■ **Instruksi Tertulis A**:
Tolong ketik ulang bagian kutipan tentang The Greater Jakarta yang berada di antara "Tidak ada salahnya" dan "besar gelombang kedua.", termasuk kedua batas itu.
■ **Instruksi Tertulis B**:
Ringkas paragraf dalam kutipan tentang The Greater Jakarta yang diawali "Artinya, ide The Greater Jakarta" menjadi lebih singkat tanpa menghilangkan fakta utamanya.

***** Kutipan Terpilih *****

Penyimpangan proses perbuatan kebijakan selanjutnya terus berjalan sampai akhirnya ide ini tertuang dalam Master Plan Percepatan dan Perluasan Pembangunan Ekonomi Indonesia (MP3EI), yang aktor-aktor dominan sebagai pemberi input adalah konsultan proyek, pengusaha, dan kalangan profesional dari ilmu-ilmu pragmatis. Rektor ITB sendiri, sebagai orang pertama yang diberi tahu, merespons ide itu, juga memberi respons pragmatis dengan menyatakan kesiapan ITB menyediakan tenaga-tenaga ahli yang berkecimpung dalam perancangan infrastruktur kota
dan lain-lain.
Artinya, ide The Greater Jakarta lebih dilihat sebagai proyek besar yang meng asumsikan persoalan-persoalan lain di kawasan ini dengan sendirinya akan teratasi karena adanya proyekproyek dalam rangka mewujudkan The Greater Jakarta. Jika ide The Greater Jakarta ini berlanjut menjadi proyek-proyek pembangunan, ia akan berhadapan dengan kompleksitas kehidupan puluhan juta warga dengan ekosistemnya. Karena itu, semestinya ide seperti ini dituntaskan dulu lewat proses kebijakan yang baik, yakni pengkajian dan perencanaan yang komprehensif sehingga menjadi ide kebijakan yang responsif dan antisipatif terhadap kompleksitas persoalan mega-urban yang memiliki karakteristik sebuah kawasan mega-urban negara berkembang pada umumnya.

Karena sifat permasalahan yang akan dihadapinya amat kompleks, seyogianya ide ini dibawa ke ranah ilmu interdisiplin dan melewati proses dialog yang representatif.

Tidak ada salahnya kita perlu waspada terhadap dampak-dampak The Greater Jakarta yang membuat bangsa ini terjerumus ke dalam krisis besar gelombang kedua.

Gelombang besar yang kita sangka adalah pertumbuhan pesat ekonomi, ternyata berujung pada empasan dahsyat yang menghancurkan sebagian aset yang kita banggakan.

Potensi ke arah itu sangatlah besar, kecuali kalau kita nanti dipaksa menerima arti dan makna pembangunan yang sudah dipersempit menjadi kumpulan proyek pembangunan fisik dan PDRB semata. Namun nilai fisik dan agregat produk ekonomi domestik kawasan itu pun bisa tiba-tiba rusak dan menyusut drastis akibat kekacauan sosial sebagaimana terjadi pada 1998.

***** Daftar Entri *****

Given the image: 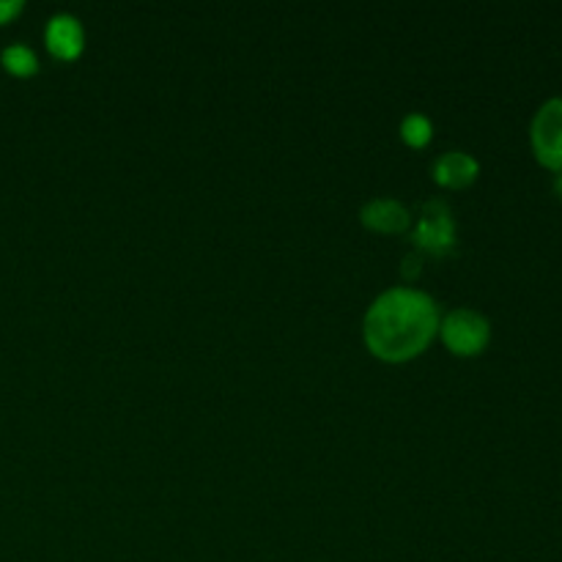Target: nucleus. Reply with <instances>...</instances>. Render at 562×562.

*****
***** Daftar Entri *****

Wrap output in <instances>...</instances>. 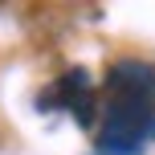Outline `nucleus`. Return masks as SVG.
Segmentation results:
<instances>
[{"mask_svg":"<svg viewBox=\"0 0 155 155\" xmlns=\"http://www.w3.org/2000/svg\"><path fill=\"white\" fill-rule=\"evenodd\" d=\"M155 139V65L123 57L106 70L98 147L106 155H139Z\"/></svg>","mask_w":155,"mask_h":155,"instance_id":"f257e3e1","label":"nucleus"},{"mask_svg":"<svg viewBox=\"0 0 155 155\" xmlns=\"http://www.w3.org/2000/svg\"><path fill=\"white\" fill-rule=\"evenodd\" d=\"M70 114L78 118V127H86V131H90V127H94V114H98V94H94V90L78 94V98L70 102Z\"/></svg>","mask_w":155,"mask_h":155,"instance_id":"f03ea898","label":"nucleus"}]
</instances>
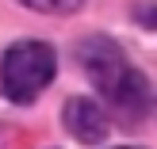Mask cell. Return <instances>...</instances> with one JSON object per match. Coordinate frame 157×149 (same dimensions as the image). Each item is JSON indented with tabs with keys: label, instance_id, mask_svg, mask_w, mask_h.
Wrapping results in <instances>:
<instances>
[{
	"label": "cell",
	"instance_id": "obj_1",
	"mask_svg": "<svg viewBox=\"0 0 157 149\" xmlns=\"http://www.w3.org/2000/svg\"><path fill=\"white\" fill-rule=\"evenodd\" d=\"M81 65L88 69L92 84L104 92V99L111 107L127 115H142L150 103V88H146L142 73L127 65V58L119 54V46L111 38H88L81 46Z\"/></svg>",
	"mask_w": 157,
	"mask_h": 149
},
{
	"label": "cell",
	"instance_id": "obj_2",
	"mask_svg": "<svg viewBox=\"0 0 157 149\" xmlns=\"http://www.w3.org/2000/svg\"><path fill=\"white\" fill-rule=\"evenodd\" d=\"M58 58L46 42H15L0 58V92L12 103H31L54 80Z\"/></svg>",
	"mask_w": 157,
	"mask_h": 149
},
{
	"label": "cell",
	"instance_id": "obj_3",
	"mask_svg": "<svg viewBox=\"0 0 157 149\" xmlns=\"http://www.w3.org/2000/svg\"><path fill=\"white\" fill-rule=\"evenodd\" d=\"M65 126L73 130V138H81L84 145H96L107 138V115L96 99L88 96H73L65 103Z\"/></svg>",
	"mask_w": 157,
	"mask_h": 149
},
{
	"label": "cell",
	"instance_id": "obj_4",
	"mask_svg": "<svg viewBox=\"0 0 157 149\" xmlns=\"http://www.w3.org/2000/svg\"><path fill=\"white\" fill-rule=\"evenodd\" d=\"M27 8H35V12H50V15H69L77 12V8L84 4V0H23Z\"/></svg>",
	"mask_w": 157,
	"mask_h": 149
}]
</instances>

*****

■ **Jawaban Tugas A**:
Tidak ada salahnya kita perlu waspada terhadap dampak-dampak The Greater Jakarta yang membuat bangsa ini terjerumus ke dalam krisis besar gelombang kedua.

■ **Jawaban Tugas B**:
Ide The Greater Jakarta dipandang sebagai proyek besar, dengan anggapan bahwa persoalan lain di kawasan ini akan teratasi sendiri lewat proyek-proyeknya. Bila berlanjut menjadi proyek pembangunan, ide ini akan menghadapi kompleksitas kehidupan puluhan juta warga beserta ekosistemnya. Karena itu, ide ini semestinya lebih dulu dituntaskan melalui proses kebijakan yang baik, yaitu pengkajian dan perencanaan yang komprehensif. Dengan begitu, ide ini menjadi responsif dan antisipatif terhadap persoalan mega-urban yang khas kawasan negara berkembang.